Molto più delle crociate medievali, il cui afflato ideologico e la cui affabulazione collettiva Pellegrini colloca nella “sfera della fantasia applicata alla geopolitica”, continuamente ribadendo “connaturato alla crociata fin dal suo nascere l’elemento irrealistico e talora delirante della fantapolitica”, possono accostarsi alle crociate odierne queste crociate rinascimentali — in cui peraltro le caratteristiche formali di “guerra santa cristiana” furono ben chiare sul piano giuridico-istituzionale, regolate dal diritto canonico e meticolosamente codificate nelle procedure dell’autorità ecclesiastica.
Il Medio Oriente vi diventa teatro secondario, l’azione militare vera e propria coinvolge due nuovi scenari geostrategici, quello balcanico e quello asiatico-caucasico-mesopotamico, su cui vediamo esercitarsi la prassi occidentale della ‘guerra preventiva’ (chiamata dall’autore alternativamente e un po’ incongruamente “guerra di contenimento” e “di riscossa”) contro il blocco islamico, incendiato allora dalla costruzione oggi dalla dissoluzione dell’impero ottomano in modo quasi egualmente minaccioso.

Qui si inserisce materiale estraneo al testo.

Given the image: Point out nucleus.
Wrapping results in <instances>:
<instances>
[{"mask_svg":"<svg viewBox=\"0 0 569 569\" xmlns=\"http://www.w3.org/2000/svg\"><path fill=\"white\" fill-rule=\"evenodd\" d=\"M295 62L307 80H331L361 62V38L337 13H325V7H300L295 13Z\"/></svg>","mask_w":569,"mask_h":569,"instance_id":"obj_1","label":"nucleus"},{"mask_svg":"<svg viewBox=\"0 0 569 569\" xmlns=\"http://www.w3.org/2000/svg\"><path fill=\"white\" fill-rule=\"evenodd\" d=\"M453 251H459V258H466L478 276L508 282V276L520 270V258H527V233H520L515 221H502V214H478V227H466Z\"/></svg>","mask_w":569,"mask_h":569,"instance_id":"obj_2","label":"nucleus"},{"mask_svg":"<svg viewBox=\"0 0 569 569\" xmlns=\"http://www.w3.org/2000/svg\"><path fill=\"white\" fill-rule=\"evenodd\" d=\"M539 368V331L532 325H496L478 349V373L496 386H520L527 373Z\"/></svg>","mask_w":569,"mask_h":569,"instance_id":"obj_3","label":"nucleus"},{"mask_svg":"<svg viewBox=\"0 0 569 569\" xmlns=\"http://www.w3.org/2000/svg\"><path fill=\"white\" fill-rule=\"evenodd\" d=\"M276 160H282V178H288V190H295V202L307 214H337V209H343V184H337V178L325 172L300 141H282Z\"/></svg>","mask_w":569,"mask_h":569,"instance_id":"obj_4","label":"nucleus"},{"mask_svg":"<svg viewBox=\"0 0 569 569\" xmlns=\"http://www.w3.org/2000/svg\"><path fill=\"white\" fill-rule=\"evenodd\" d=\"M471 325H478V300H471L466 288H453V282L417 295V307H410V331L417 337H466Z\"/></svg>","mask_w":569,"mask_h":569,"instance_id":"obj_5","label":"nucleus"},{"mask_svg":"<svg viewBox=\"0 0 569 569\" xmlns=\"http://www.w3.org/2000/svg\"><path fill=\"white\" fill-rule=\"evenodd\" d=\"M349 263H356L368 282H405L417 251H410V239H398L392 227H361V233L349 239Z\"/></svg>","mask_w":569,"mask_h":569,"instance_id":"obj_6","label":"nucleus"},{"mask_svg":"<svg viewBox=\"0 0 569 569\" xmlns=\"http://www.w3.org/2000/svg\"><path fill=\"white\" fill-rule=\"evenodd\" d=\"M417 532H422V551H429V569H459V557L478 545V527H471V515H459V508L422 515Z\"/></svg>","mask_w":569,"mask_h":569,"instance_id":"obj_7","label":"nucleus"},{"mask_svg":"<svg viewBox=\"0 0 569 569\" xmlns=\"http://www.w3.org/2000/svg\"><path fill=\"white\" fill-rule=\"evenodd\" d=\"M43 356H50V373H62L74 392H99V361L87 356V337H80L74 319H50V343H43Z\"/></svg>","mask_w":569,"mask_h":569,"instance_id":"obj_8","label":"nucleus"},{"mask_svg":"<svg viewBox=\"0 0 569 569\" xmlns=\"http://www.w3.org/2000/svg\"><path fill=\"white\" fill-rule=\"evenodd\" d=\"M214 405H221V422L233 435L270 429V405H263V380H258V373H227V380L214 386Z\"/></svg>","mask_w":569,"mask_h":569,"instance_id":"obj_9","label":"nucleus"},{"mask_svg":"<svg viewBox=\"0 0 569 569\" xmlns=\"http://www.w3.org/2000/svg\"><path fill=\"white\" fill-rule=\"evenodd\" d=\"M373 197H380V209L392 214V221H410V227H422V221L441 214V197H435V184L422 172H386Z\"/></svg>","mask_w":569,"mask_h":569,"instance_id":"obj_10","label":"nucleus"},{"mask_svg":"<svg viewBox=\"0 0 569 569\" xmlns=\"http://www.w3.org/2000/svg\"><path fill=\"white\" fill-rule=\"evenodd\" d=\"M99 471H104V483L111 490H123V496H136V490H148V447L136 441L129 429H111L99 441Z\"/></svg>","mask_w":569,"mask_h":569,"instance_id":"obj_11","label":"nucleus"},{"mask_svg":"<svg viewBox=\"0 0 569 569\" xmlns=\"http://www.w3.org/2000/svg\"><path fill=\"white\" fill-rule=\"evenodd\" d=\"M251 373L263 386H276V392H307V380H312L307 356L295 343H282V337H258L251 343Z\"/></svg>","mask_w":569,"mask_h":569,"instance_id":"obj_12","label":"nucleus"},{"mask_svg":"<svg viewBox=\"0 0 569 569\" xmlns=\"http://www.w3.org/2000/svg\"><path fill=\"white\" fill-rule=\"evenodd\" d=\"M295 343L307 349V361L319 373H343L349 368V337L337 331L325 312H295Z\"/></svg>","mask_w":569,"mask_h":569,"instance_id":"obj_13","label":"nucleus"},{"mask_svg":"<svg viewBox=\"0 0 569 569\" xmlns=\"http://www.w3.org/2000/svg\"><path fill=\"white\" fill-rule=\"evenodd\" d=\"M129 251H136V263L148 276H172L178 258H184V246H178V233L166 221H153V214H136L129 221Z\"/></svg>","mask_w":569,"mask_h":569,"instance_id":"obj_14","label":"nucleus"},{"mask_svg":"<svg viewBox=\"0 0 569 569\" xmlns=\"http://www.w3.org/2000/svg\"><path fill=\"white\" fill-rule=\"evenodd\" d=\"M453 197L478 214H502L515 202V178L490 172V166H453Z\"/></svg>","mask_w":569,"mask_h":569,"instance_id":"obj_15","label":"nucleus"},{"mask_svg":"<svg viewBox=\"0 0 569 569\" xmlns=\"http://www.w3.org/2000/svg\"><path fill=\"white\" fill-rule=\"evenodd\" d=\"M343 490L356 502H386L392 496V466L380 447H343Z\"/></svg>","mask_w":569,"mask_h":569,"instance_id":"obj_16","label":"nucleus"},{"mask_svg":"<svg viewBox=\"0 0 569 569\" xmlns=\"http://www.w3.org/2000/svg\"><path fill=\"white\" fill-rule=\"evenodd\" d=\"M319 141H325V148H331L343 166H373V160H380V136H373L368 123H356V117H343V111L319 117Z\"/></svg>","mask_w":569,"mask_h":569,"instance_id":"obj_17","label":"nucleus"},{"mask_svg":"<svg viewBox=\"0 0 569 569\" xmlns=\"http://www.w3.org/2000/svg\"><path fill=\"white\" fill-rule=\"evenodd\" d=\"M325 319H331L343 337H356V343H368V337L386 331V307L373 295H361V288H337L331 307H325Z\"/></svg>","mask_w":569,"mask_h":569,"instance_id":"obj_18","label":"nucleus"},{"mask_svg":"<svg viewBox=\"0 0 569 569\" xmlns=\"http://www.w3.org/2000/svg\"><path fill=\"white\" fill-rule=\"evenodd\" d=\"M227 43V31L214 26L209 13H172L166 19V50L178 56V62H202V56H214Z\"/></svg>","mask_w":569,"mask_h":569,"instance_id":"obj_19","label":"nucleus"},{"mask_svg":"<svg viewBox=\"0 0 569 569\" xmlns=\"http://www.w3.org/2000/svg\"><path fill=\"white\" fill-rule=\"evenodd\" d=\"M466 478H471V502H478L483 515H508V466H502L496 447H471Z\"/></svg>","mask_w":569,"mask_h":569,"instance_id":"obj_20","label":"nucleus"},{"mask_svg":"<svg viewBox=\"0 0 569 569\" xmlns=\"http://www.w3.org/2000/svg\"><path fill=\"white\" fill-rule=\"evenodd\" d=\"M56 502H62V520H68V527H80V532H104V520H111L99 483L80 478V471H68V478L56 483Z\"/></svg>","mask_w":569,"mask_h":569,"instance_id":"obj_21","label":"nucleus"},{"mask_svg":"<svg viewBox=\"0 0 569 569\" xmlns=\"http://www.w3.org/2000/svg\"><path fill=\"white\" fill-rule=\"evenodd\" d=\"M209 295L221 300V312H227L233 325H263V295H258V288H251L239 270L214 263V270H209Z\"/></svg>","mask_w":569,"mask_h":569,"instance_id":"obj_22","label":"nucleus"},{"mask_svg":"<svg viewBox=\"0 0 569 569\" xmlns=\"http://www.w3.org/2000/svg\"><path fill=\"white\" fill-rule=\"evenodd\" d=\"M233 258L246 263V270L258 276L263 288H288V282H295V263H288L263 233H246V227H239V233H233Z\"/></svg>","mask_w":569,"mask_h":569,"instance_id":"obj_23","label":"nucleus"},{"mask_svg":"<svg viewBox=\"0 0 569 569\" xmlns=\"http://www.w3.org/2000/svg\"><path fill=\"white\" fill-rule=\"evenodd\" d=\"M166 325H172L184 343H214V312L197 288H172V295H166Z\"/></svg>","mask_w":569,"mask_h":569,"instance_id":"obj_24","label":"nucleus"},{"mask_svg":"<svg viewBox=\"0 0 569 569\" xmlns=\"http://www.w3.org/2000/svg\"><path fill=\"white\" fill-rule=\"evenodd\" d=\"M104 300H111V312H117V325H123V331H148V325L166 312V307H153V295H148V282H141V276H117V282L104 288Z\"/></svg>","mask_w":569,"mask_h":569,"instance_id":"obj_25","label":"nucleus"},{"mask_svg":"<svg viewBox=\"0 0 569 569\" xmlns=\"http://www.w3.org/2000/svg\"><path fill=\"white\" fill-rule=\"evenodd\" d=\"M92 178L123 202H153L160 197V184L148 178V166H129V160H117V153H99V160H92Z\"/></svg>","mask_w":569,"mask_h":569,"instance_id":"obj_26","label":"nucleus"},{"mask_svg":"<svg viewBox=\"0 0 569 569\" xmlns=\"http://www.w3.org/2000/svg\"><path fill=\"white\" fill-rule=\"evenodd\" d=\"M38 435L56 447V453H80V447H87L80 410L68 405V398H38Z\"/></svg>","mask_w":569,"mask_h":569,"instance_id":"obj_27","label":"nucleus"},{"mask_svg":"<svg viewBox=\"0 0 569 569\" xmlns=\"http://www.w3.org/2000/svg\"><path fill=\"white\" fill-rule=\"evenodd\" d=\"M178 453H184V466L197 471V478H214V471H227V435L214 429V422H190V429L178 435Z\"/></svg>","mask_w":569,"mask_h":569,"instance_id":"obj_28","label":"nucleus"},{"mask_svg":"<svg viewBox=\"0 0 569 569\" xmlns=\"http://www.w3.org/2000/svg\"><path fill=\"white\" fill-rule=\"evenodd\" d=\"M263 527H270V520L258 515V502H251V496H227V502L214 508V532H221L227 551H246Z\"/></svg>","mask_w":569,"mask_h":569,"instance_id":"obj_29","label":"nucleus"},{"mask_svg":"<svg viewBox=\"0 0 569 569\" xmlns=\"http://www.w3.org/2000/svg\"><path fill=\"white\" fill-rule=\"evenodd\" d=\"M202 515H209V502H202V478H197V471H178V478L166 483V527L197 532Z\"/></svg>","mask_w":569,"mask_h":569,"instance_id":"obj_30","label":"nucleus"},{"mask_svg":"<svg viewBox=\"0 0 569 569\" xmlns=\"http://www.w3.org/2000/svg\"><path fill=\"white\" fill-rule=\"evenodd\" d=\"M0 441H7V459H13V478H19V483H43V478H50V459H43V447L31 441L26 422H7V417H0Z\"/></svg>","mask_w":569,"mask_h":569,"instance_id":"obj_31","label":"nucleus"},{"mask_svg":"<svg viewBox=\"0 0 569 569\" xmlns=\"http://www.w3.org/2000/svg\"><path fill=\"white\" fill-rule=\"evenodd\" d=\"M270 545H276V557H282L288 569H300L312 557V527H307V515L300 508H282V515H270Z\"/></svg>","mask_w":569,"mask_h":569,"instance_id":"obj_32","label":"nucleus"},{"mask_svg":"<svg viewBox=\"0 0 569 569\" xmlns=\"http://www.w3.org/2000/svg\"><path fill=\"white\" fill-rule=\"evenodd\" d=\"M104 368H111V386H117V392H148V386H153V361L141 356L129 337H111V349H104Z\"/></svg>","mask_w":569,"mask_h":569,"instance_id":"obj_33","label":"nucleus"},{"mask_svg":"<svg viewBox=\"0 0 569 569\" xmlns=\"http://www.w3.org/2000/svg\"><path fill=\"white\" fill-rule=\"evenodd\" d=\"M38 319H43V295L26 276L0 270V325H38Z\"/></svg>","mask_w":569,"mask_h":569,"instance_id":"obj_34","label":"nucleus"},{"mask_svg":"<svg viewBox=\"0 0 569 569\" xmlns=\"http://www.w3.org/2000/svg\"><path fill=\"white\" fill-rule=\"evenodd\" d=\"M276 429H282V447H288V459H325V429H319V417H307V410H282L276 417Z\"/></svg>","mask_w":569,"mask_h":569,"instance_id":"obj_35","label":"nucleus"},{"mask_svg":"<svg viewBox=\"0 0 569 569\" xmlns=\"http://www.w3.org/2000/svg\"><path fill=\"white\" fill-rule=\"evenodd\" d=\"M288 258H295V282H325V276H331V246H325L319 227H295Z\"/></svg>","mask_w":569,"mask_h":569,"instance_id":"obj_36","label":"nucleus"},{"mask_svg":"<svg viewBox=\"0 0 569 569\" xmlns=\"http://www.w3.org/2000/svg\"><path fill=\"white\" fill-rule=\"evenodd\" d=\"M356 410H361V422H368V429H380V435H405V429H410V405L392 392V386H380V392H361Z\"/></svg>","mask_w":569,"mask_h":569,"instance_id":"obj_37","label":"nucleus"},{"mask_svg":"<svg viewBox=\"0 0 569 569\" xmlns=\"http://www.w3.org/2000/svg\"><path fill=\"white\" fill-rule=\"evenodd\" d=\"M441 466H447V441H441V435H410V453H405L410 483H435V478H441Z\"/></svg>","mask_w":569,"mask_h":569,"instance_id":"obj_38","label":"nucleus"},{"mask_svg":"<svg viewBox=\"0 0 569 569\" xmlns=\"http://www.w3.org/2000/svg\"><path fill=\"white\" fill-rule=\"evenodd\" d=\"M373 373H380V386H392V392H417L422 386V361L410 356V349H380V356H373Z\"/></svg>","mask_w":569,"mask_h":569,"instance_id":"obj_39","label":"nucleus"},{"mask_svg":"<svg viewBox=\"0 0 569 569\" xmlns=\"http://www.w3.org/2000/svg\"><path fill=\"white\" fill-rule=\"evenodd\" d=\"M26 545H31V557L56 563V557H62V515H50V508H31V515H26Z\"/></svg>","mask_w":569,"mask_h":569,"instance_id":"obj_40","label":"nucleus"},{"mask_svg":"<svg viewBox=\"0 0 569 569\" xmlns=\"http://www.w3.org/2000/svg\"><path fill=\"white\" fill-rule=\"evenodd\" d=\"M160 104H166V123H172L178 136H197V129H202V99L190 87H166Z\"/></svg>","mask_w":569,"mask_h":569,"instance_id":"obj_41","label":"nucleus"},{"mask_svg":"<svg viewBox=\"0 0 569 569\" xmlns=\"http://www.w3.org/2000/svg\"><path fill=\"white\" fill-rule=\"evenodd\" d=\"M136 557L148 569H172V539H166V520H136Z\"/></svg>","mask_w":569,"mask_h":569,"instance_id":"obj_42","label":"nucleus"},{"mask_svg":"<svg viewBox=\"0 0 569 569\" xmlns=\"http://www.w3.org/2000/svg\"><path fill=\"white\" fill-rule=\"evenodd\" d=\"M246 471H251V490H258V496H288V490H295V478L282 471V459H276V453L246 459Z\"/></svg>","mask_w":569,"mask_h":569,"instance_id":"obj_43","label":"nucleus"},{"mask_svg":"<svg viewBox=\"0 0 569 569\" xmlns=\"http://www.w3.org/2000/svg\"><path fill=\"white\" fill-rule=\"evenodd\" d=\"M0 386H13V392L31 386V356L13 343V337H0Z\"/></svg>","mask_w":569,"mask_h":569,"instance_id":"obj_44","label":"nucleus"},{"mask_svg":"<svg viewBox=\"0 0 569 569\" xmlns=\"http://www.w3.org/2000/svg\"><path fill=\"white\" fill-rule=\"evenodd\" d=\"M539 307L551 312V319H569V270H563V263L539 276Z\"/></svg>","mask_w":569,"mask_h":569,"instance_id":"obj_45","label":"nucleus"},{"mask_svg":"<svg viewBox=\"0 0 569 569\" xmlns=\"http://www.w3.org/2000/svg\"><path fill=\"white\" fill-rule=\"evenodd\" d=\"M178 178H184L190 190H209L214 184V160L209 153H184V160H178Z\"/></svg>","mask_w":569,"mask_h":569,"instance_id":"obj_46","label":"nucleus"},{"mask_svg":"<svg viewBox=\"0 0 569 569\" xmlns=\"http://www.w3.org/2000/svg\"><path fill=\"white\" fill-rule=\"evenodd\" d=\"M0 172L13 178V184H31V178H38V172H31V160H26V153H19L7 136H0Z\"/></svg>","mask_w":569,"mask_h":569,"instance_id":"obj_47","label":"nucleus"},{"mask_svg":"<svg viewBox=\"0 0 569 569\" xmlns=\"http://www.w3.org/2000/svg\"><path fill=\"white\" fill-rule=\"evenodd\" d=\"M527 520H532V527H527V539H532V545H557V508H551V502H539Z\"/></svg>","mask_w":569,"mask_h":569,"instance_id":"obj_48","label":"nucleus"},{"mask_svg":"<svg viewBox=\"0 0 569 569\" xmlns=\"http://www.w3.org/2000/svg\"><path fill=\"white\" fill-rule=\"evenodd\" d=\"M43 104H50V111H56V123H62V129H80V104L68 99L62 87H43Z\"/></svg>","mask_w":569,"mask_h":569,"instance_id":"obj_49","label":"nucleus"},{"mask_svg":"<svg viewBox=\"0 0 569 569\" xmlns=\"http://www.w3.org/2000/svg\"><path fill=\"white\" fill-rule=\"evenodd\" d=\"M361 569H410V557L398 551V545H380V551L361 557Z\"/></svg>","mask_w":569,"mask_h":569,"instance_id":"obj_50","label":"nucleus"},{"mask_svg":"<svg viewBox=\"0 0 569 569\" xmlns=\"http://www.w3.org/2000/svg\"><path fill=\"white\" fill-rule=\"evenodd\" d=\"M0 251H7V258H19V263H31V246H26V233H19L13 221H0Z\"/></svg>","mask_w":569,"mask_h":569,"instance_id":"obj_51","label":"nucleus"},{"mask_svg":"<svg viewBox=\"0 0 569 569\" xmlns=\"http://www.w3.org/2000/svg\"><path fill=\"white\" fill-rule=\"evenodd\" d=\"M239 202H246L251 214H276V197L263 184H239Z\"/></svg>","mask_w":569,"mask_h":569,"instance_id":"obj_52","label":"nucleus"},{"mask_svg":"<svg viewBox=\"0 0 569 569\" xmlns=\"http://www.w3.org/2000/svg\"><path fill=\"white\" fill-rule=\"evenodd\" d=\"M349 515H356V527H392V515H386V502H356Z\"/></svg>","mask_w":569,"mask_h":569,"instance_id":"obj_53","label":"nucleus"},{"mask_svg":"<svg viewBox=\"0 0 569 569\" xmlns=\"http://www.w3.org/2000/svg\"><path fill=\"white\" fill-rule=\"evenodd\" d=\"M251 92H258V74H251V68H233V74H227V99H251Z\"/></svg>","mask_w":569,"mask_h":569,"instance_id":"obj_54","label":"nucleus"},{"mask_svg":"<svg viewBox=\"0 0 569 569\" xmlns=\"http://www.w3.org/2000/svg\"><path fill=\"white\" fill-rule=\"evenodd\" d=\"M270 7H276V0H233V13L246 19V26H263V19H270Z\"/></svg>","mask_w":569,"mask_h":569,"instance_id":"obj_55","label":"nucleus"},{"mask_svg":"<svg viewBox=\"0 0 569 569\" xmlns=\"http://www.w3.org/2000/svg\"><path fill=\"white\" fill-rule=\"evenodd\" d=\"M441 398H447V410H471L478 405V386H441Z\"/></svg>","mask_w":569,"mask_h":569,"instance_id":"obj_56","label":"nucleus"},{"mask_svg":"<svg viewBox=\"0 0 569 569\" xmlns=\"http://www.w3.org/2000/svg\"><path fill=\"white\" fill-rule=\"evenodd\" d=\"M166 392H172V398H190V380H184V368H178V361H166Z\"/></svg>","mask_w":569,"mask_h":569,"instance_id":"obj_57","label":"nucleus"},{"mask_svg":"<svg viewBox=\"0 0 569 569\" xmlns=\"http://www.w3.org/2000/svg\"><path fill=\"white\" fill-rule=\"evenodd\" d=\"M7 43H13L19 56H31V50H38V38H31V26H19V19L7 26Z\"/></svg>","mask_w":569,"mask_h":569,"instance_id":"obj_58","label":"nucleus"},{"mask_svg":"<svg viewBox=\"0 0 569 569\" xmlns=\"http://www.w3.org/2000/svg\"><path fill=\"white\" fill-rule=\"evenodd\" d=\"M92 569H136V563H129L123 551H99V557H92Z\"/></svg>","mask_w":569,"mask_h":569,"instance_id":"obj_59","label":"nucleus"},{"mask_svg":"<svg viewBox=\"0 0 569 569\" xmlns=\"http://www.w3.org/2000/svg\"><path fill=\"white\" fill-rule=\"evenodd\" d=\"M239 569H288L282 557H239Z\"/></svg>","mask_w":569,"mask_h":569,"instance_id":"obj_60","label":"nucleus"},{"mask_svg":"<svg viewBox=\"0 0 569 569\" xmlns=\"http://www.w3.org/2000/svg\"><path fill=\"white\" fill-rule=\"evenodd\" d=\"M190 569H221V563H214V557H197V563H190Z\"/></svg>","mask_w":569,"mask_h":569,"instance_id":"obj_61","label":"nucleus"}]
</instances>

Come scrive Pellegrini, il tema della crociata fu coltivato con particolare fervore da molti dei maggiori esponenti dell’umanesimo quattro-cinquecentesco; il che non fece che dare nuova carica ideologica e emotiva all’”atavica contrapposizione tra oriente e occidente”: anzi, così “l’antropocentrismo umanistico si rivelò essere l’altra faccia dell’eurocentrismo”. Il problema vero infatti “non era rappresentato dall’impero ottomano: il problema era l’Europa, un’Europa malata”; era “la cittadella cristiana disgregata”, e in generale la decadenza dell’occidente, dinanzi alla quale “la guerra santa fu l’unica procedura percepita come legittima per una mobilitazione”. Il mezzo per giustificarla è ciò che Pellegrini chiama “l’esotizzazione del tremendo nemico”, che “viene ridotto a categorie di giudizio imprecise e emotive”, letteralmente demonizzato, se si pensa alle raffigurazioni del mostruoso demone islamico dalle sembianze di drago tipiche di tutta l’iconografica di quell’età tutt’altro che buia, ma di luminoso progresso che fu, secondo i manuali in contrapposizione al Medioevo, il Rinascimento.